EXERCISE TEXT -

....

Event tables are difficult to work with because each fact only has the start time. In order to know whether the fact is still true (or true at a specific time) you need the end time as well. A table with both the start and end time is called a state table. Converting event tables to state tables is a common temporal data preparation task, and the windowing CTE above shows how to do it in general using SQL.
Sentinel Values
One limitation of the windowing approach is that
the ordering type needs to have sentinel value that can be used if it does not support infinity
,
either an unused value or NULL
.
Both of these choices are potentially problematic.
In the first case, it may not be easy to determine an upper sentinel value
(suppose the ordering was a string column?)
In the second case, you would need to write the condition as
h.when < s.end OR s.end IS NULL
and using an OR
like this in a join condition makes comparisons slow and hard to optimise.
Moreover, if the ordering column is already using NULL
to indicate missing values,
this option is not available.
For most state tables, there are suitable choices (e.g., large dates) but one of the advantages of AsOf is that it can avoid having to design a state table if it is not needed for the analytic task.
Event Table Variants
So far we have been using a standard type of event table where the timestamps are assumed to be the start of the state transitions. But AsOf can now use any inequality, which allows it to handle other types of event tables.
To explore this, let's use two very simple tables with no equality conditions. The build side will just have four integer "timestamps" with alphabetic values:
Time | Value |
---|---|
1 | a |
2 | b |
3 | c |
4 | d |
The probe table will just be the time values plus the midpoints, and we can make a table showing what value each probe time matches for greater than or equal to:
Probe | >= |
---|---|
0.5 | |
1.0 | a |
1.5 | a |
2.0 | b |
2.5 | b |
3.0 | c |
3.5 | c |
4.0 | d |
4.5 | d |
This shows us that the interval a probe value matches is in the half-open interval [Tn, Tn+1)
.
Now let's see what happens if use strictly greater than as the inequality:
Probe | > |
---|---|
0.5 | |
1.0 | |
1.5 | a |
2.0 | a |
2.5 | b |
3.0 | b |
3.5 | c |
4.0 | c |
4.5 | d |
Now we can see that the interval a probe value matches is in the half-open interval (Tn, Tn+1]
.
The only difference is that the interval is closed at the end instead of the beginning.
This means that for this inequality type, the time is not part of the interval.
What if the inequality goes in the other direction, say less than or equal to?
Probe | <= |
---|---|
0.5 | a |
1.0 | a |
1.5 | b |
2.0 | b |
2.5 | c |
3.0 | c |
3.5 | d |
4.0 | d |
4.5 |
Again, we have half-open intervals, but this time we are matching the previous interval (Tn-1, Tn]
.
One way to interpret this is that the times in the build table are the end of the interval,
instead of the beginning.
Also, unlike greater than or equal to,
the interval is closed at the end instead of the beginning.
Adding this to what we found for strictly greater than,
we can interpret this as meaning that the lookup times are part of the interval
when non-strict inequalities are used.
We can check this by looking at the last inequality: strictly less than:
Probe | < |
---|---|
0.5 | a |
1.0 | b |
1.5 | b |
2.0 | c |
2.5 | c |
3.0 | d |
3.5 | d |
4.0 | |
4.5 |
In this case the matching intervals are [Tn-1, Tn)
.

....

WHAT IS REQUIRED - Carry on the text on AsOf joins and event tables, picking up right after its final sentence. The lines that come next are separate material, apart from the text on AsOf joins and event tables.

EXCERPTED RECORDS -

....

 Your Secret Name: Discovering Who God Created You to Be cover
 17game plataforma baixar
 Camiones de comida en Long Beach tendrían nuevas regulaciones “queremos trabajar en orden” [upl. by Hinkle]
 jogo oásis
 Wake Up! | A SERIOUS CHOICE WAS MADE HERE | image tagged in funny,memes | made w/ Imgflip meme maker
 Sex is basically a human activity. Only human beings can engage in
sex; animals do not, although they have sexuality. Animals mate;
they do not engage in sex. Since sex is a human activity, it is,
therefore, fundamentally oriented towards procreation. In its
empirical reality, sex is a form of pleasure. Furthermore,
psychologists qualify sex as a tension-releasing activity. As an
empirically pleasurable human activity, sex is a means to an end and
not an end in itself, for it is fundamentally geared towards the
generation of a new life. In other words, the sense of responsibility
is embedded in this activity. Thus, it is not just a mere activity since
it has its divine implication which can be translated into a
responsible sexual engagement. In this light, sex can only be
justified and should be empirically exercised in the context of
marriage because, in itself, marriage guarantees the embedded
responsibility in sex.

....

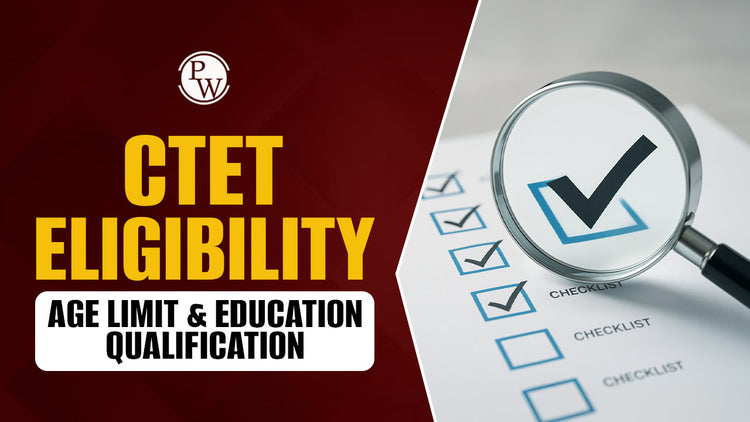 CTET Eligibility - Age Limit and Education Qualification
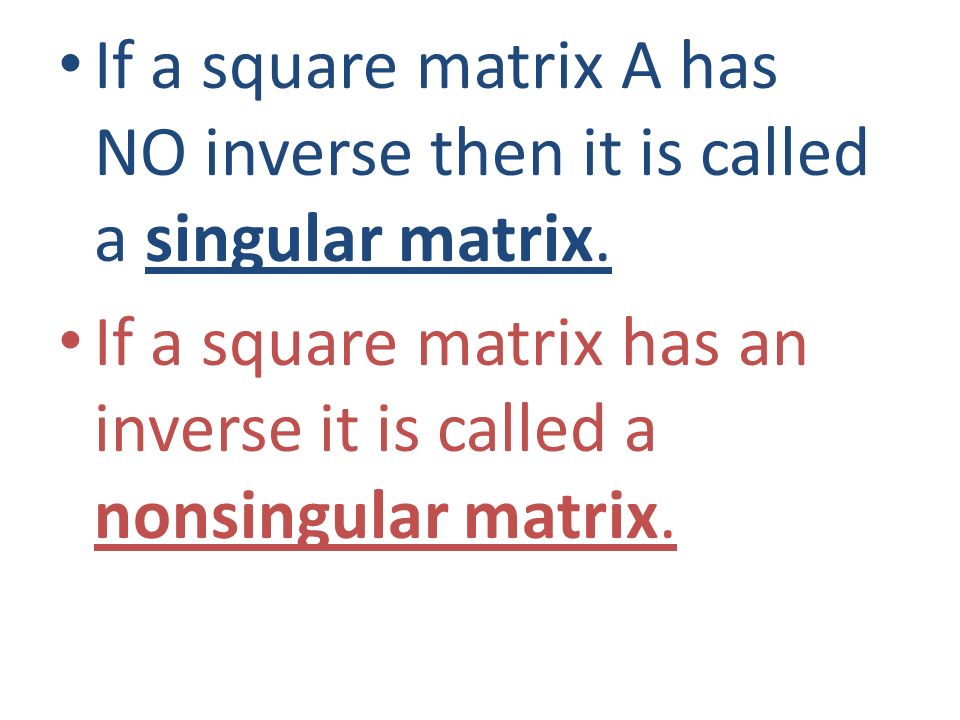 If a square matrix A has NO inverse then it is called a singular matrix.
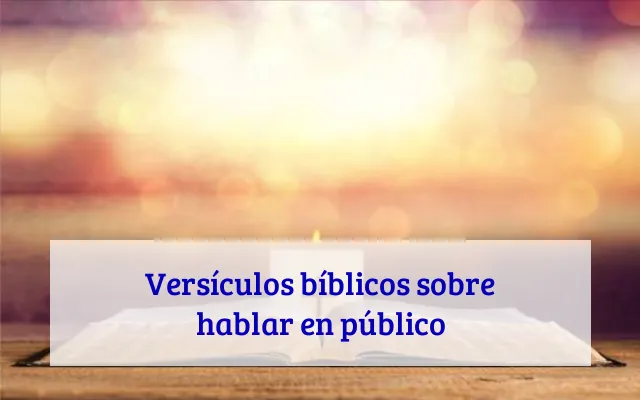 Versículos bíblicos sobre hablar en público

....

ANSWER FOR THIS EXERCISE -
This is a strict inequality, so the table time is not in the interval,
and it is a less than, so the time is the end of the interval.
To sum up, here is the full list:
Inequality | Interval |
---|---|
> | (Tn, Tn+1] |
>= | [Tn, Tn+1) |
<= | (Tn-1, Tn] |
< | [Tn-1, Tn) |
We now have two natural interpretations of what the inequalities mean:
- The greater (resp. less) than inequalities mean the time is the beginning (resp. end) of the interval.
- The strict (resp. non-strict) inequalities mean the time is excluded from (resp. included in) the interval.
So if we know whether the time marks the start or the end of the event, and whether the time is include or excluded, we can choose the appropriate AsOf inequality.
Usage
So far we have been explicit about specifying the conditions for AsOf,
but SQL also has a simplified join condition syntax
for the common case where the column names are the same in both tables.
This syntax uses the USING
keyword to list the fields that should be compared for equality.
AsOf also supports this syntax, but with two restrictions:
- The last field is the inequality
- The inequality is
>=
(the most common case)
Our first query can then be written as:
SELECT ticker, h.when, price * shares AS value
FROM holdings h ASOF JOIN prices p USING(ticker, "when");
Be aware that if you don't explicitly list the columns in the SELECT
,
the ordering field value will be the probe value, not the build value.
For a natural join, this is not an issue because all the conditions are equalities,
but for AsOf, one side has to be chosen.
Since AsOf can be viewed as a lookup function,
it is more natural to return the "function arguments" than the function internals.
Under the Hood
What an AsOf Join is really doing is allowing you to treat an event table as a state table for join operations. By knowing the semantics of the join, it can avoid creating a full state table and be more efficient than a general inequality join.
Let's start by looking at how the windowing version works. Remember that we used this query to convert the event table to a state table:
WITH state AS (
SELECT ticker, price, "when",
lead("when", 1, 'infinity') OVER (PARTITION BY ticker ORDER BY "when") AS end
FROM prices
);
The state table CTE is created by hash partitioning the table on ticker
,
sorting on when
and then computing another column that is just when
shifted down by one.
The join is then implemented with a hash join on ticker
and two comparisons on when
.
If there was no ticker
column (e.g., the prices were for a single item)
then the join would be implemented using our inequality join operator,
which would materialise and sort both sides because it doesn't know that the ranges are disjoint.
The AsOf operator uses all three operator pipeline APIs to consolidate and collect rows.
During the sink
phase, AsOf hash partitions and sorts the right hand side to make a temporary state table.
(In fact it uses the same code as Window,
but without unnecessarily materialising the end column.)
During the operator
phase, it filters out (or returns) rows that cannot match
because of NULL
values in the predicate expressions,
and then hash partitions and sorts the remaining rows into a cache.
Finally, during the source
phase, it matches hash partitions
and then merge joins the sorted values within each hash partition.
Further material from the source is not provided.